PREFERRED SAMPLE FOR THYROID PROFILE IN DIABETIC PATIENTSHTML Full Text
PREFERRED SAMPLE FOR THYROID PROFILE IN DIABETIC PATIENTS
D. Abhijith*, K. Pratibha, S. Baliarsingh and V. Vijayakumari
ESIC Medical College and Post Graduate Institute of Medical Science and Research (ESICMC & PGIMSR), Rajajinagara, Bengaluru - 560010, Karnataka, India.
ABSTRACT: Hypothyroidism and Hyperthyroidism are the two primary pathological conditions that involve the thyroid gland. Diabetic patients have a higher prevalence of thyroid disorders compared with the normal population.
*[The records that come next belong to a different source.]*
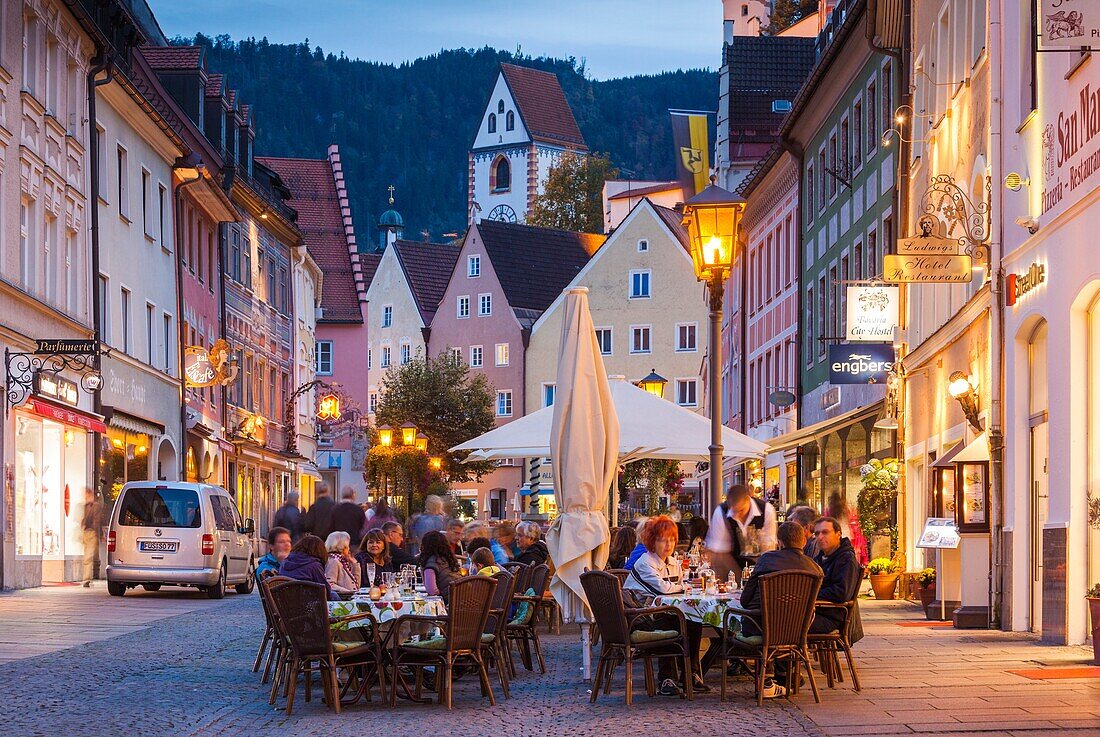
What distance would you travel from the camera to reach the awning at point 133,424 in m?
33.7

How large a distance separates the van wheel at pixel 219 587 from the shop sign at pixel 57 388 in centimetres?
374

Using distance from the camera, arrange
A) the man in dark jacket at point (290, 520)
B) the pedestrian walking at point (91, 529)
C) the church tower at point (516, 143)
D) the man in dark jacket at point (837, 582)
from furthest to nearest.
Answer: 1. the church tower at point (516, 143)
2. the pedestrian walking at point (91, 529)
3. the man in dark jacket at point (290, 520)
4. the man in dark jacket at point (837, 582)

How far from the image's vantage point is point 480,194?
142 meters

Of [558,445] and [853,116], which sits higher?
[853,116]

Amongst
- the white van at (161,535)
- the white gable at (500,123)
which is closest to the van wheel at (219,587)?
the white van at (161,535)

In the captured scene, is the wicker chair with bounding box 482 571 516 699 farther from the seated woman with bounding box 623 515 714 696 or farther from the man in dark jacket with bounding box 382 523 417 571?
the man in dark jacket with bounding box 382 523 417 571

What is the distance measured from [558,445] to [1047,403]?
5.79 m

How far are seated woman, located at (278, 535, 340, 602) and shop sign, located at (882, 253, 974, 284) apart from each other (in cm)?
956

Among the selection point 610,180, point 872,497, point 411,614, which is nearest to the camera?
point 411,614

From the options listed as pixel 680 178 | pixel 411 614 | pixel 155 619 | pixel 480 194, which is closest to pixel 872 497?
A: pixel 155 619

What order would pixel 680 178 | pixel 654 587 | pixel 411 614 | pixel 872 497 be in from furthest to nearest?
pixel 680 178 < pixel 872 497 < pixel 654 587 < pixel 411 614

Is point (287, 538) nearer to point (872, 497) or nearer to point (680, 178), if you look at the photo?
point (872, 497)

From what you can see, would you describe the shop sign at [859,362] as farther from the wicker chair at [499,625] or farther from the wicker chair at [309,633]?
the wicker chair at [309,633]

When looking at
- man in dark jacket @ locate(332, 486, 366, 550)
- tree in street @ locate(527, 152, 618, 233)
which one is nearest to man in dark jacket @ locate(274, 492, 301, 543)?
man in dark jacket @ locate(332, 486, 366, 550)
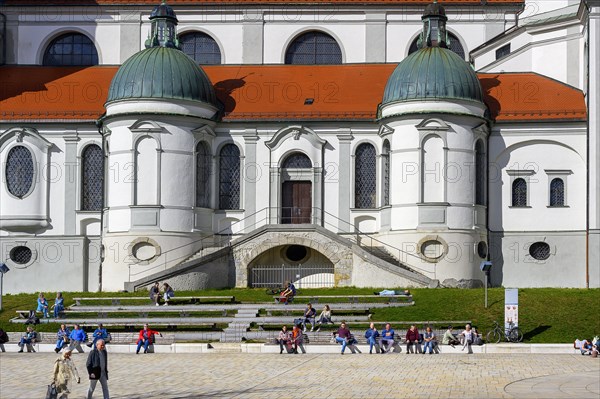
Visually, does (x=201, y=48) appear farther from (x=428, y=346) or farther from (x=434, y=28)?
(x=428, y=346)

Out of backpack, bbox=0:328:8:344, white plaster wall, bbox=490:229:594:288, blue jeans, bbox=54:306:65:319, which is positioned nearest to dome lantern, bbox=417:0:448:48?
white plaster wall, bbox=490:229:594:288

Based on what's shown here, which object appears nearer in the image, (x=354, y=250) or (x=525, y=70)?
(x=354, y=250)

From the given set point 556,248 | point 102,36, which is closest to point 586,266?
point 556,248

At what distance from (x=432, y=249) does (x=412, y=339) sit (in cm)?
1395

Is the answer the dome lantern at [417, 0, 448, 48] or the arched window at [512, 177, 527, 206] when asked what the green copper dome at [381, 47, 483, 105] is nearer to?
the dome lantern at [417, 0, 448, 48]

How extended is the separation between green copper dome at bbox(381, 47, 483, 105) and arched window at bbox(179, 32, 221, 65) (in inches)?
467

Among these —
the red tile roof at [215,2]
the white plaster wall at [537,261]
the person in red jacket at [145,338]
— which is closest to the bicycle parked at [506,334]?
the person in red jacket at [145,338]

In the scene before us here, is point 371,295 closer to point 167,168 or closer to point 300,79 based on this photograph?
point 167,168

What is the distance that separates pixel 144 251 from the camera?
51.1m

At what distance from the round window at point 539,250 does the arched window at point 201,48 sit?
19.3 m

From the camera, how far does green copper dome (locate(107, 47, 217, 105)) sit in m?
51.8

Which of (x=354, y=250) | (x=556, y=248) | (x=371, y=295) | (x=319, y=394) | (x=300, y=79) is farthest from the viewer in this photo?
(x=300, y=79)

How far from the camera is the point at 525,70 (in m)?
57.2

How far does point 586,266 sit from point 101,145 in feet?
77.3
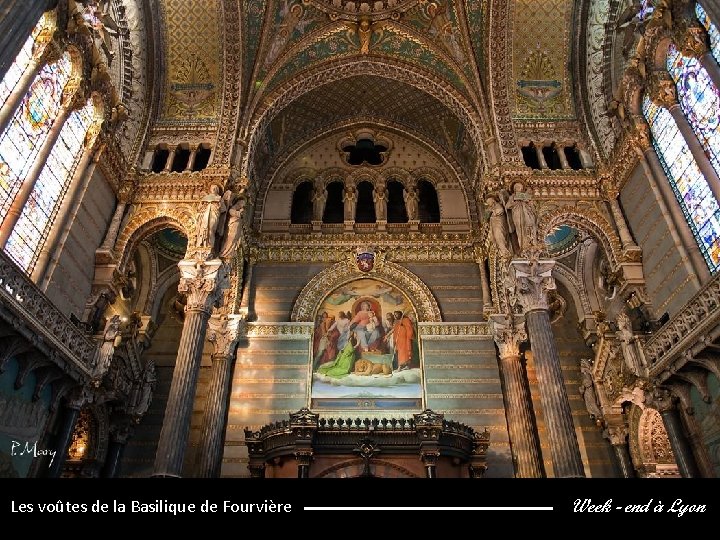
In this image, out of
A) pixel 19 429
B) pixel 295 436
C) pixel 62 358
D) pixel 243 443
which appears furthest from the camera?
pixel 243 443

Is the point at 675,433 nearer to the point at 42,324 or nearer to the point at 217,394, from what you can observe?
the point at 217,394

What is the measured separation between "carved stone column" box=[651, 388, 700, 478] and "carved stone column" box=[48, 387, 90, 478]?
39.9 ft

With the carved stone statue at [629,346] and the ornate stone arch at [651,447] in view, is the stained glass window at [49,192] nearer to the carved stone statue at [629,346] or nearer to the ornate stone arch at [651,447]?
the carved stone statue at [629,346]

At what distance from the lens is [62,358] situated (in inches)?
404

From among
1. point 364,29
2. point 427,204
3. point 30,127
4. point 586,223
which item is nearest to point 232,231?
point 30,127

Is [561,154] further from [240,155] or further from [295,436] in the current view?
[295,436]

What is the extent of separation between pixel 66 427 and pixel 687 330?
12.5 meters

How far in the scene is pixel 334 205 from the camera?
19375mm

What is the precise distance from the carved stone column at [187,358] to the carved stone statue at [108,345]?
156 centimetres

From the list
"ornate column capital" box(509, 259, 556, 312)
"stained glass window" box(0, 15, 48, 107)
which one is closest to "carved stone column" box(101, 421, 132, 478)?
"stained glass window" box(0, 15, 48, 107)

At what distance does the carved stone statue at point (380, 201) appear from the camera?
725 inches

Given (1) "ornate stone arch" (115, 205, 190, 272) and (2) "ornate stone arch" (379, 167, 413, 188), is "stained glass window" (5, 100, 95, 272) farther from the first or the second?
(2) "ornate stone arch" (379, 167, 413, 188)
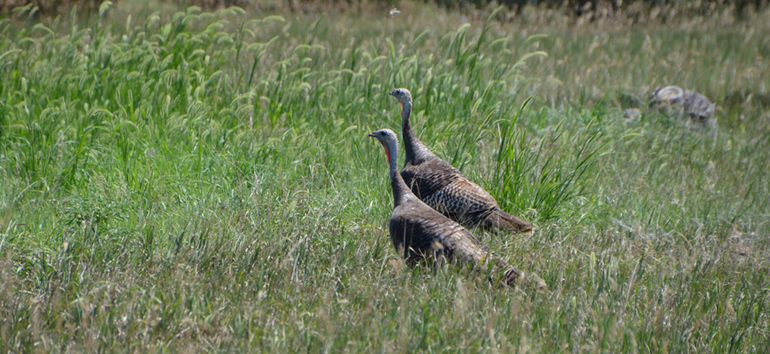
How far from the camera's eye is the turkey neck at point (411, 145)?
488 cm

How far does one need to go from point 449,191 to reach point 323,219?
39.1 inches

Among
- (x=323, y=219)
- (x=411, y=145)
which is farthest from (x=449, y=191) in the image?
(x=323, y=219)

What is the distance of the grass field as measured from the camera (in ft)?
9.11

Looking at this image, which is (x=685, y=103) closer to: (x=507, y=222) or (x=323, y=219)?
(x=507, y=222)

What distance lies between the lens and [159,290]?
2.99m

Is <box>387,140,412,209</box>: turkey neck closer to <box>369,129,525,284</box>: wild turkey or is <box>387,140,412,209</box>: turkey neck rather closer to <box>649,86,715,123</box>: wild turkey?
<box>369,129,525,284</box>: wild turkey

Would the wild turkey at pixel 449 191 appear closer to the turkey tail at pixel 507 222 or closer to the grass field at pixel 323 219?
the turkey tail at pixel 507 222

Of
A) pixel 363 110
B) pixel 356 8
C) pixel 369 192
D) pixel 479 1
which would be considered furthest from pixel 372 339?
pixel 479 1

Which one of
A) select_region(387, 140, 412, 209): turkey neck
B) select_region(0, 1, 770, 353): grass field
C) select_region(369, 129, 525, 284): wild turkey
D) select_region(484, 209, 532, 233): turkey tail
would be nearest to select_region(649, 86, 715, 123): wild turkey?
select_region(0, 1, 770, 353): grass field

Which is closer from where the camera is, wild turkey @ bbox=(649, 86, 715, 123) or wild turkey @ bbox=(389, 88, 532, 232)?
wild turkey @ bbox=(389, 88, 532, 232)

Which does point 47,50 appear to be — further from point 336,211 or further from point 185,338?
point 185,338

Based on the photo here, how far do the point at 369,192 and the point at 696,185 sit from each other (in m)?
3.31

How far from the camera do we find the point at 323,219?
4.06m

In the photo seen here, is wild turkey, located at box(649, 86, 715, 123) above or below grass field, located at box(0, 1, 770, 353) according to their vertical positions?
below
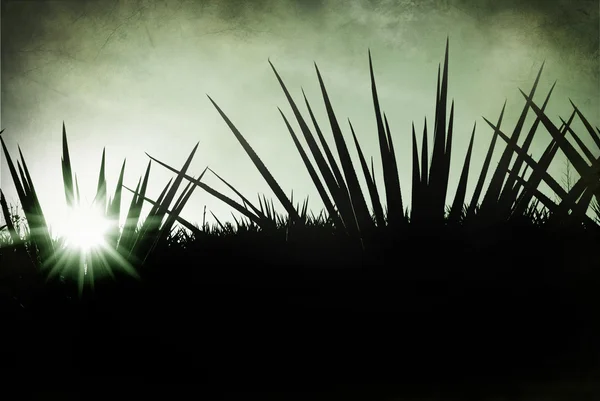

Accurate measurement of thyroid hormone concentrations is the key for proper diagnosis of thyroid gland dysfunction. This article is mainly focused on the effect of food on serum levels of Thyroid profile (TSH, FT3 and FT4) and preference of blood sample for Thyroid Profile in diabetic patients. An observational cross sectional study was done on 120 Diabetic patients attending OPD of our hospital for regular health checkup. Thyroid profile was done on the fasting and postprandial samples. The values of TSH, FT3 and FT4 in postprandial samples were decreased as compared to fasting samples which were significant statistically with p- value less than 0.05 in all the parameters. Hence from our study, it can be stated that Thyroid profile in fasting state would be more beneficial for proper diagnosis of thyroid disorders.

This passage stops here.